El Niño
Author
Marcus HeldHi,
El Niño is back. The surface temperature of the Pacific Ocean periodically fluctuates. This seemingly inconspicuous change triggers a cascade of weather changes that extend their influence to the most remote corners of the globe. Floods in South America, droughts in Australia, and even snowstorms in North America - all caused by a few degrees of temperature difference in the Pacific. This phenomenon occurs every 2 to 7 years. This year, it’s that time again.
We experience the same thing in the backend. A seemingly small event, an additional component, a minor code change. This can lead to massive impacts on completely different parts of our system.
A few years ago, I observed in an application that requests were periodically timing out. The phenomenon could not be reproduced locally. A look at the JFR didn’t provide any new insights. So where to look?
The application was running in Kubernetes. And after a look at the system load, we saw spikes in similar patterns. It was a phenomenon that affected the entire machine. So we involved our trusted SRE, and after only a few words, he knew what was going on. Not only our application was running on the same node, but also a log aggregator. And - of course - it periodically started and grabbed all the resources it could get.
We share resources. Everything is interconnected. When the surface temperature in the Pacific rises, we - on the other side of the world, in Europe - are just as affected. When we run multiple applications on the same machine, they influence each other.

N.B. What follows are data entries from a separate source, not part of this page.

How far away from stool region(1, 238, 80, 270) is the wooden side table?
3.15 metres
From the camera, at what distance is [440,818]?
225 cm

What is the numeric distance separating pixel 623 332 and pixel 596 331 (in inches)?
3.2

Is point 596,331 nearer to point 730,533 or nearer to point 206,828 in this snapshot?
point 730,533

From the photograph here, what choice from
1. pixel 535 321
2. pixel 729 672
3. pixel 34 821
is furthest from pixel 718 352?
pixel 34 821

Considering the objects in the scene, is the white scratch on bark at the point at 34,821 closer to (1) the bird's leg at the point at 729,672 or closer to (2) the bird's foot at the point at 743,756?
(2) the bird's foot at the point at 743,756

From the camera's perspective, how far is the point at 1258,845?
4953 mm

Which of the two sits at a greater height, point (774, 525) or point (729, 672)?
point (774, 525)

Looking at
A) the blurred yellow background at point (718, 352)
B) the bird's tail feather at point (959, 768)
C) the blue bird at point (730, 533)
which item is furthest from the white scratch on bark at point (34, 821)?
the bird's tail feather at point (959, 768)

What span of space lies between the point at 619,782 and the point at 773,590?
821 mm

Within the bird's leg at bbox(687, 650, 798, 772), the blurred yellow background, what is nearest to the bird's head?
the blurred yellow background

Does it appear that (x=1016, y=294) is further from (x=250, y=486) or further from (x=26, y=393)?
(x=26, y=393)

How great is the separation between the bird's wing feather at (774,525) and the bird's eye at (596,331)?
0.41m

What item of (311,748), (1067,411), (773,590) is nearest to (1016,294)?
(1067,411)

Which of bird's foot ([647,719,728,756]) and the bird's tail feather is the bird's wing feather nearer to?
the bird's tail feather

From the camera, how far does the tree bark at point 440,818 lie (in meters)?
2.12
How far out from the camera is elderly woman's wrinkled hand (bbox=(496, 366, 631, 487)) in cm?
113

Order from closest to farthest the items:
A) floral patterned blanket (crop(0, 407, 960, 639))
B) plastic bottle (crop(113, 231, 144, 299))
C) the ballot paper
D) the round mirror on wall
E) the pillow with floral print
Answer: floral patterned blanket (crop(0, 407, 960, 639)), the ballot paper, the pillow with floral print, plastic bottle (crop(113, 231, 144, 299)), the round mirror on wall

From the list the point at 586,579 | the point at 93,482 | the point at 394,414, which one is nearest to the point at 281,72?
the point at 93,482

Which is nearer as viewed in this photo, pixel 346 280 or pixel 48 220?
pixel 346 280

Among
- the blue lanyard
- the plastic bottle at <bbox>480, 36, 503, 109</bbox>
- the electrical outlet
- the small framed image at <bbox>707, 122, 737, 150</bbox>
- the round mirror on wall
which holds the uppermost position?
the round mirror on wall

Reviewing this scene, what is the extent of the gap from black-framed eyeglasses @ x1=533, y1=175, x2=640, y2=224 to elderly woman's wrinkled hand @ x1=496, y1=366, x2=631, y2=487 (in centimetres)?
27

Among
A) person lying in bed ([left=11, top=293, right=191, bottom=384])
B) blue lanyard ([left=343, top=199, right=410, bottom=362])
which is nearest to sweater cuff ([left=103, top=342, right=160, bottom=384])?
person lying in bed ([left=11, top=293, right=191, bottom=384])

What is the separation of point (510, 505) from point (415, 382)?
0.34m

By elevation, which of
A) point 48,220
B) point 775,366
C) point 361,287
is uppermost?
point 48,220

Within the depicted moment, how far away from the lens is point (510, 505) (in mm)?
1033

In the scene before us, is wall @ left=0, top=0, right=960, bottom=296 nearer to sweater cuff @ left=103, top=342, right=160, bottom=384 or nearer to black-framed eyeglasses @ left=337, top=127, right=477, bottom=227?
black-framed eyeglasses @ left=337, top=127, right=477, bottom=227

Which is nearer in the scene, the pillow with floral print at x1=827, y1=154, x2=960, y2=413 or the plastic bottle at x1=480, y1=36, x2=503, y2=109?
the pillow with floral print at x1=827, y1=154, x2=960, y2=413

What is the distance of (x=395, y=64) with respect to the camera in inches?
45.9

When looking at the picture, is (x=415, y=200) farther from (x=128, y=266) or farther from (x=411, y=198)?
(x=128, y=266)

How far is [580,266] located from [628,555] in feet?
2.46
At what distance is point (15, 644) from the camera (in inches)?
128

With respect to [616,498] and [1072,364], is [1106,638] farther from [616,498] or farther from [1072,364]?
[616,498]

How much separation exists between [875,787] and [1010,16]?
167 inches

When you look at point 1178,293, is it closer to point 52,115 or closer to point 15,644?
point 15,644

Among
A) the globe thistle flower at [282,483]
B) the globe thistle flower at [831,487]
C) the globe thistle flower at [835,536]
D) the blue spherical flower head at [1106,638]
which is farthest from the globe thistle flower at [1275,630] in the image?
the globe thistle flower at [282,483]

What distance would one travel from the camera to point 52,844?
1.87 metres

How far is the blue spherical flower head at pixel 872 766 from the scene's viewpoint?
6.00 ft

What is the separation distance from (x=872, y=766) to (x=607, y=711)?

Take away two things from this. First, understand your system. If responsibility for the system is shared with other departments, it doesn’t absolve you. You always need to understand the system. Maybe not in all details, but you need to know what you don’t know.
Second, isolate your components. Consider whether it’s worth the savings if you’re sharing your physical resources with virtualization. Overlooking a setting will happen. Maybe it’s easier just to use two machines? But no matter what you decide, understand it!
Rule the Backend,
~ Marcus